▸ **ЗАДАНИЕ**
Пожалуйста, воспроизведите дословно строки списка ниже, начиная со строки, содержащей «What is the measured», и до конца списка, включая обе границы.

▸ **ИСХОДНЫЙ СПИСОК**
:::

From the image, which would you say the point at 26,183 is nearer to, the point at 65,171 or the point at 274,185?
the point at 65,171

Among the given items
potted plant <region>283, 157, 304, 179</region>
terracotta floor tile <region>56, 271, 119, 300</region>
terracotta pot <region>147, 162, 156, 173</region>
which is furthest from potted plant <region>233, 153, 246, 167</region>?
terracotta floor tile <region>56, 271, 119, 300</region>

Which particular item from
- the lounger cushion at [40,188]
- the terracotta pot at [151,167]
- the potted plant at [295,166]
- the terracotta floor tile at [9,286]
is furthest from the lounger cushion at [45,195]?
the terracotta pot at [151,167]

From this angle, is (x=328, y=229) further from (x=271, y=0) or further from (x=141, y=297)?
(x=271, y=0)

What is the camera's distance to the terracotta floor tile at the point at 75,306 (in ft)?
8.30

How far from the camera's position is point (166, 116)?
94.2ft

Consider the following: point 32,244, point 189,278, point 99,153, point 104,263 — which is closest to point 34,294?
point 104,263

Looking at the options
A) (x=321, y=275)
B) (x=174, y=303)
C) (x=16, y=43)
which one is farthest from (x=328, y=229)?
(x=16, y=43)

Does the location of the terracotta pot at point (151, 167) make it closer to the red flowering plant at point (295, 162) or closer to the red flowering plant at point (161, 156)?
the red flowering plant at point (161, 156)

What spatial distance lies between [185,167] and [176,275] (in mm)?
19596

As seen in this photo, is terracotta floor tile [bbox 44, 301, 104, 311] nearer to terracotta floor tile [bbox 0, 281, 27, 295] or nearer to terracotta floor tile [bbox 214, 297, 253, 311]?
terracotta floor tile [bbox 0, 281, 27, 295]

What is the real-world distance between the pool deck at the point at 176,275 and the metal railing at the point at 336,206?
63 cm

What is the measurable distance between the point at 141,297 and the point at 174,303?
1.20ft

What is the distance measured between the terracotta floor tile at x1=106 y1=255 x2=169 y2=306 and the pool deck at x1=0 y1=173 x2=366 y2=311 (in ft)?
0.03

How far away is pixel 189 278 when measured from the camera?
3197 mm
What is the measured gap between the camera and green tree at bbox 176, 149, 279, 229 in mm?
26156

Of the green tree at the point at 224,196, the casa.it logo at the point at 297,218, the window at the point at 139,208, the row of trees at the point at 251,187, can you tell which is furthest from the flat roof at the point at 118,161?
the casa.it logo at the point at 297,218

:::

▸ **ОТВЕТ**
What is the measured gap between the camera and green tree at bbox 176, 149, 279, 229 in mm?
26156

Of the green tree at the point at 224,196, the casa.it logo at the point at 297,218, the window at the point at 139,208, the row of trees at the point at 251,187, can you tell which is furthest from the flat roof at the point at 118,161?
the casa.it logo at the point at 297,218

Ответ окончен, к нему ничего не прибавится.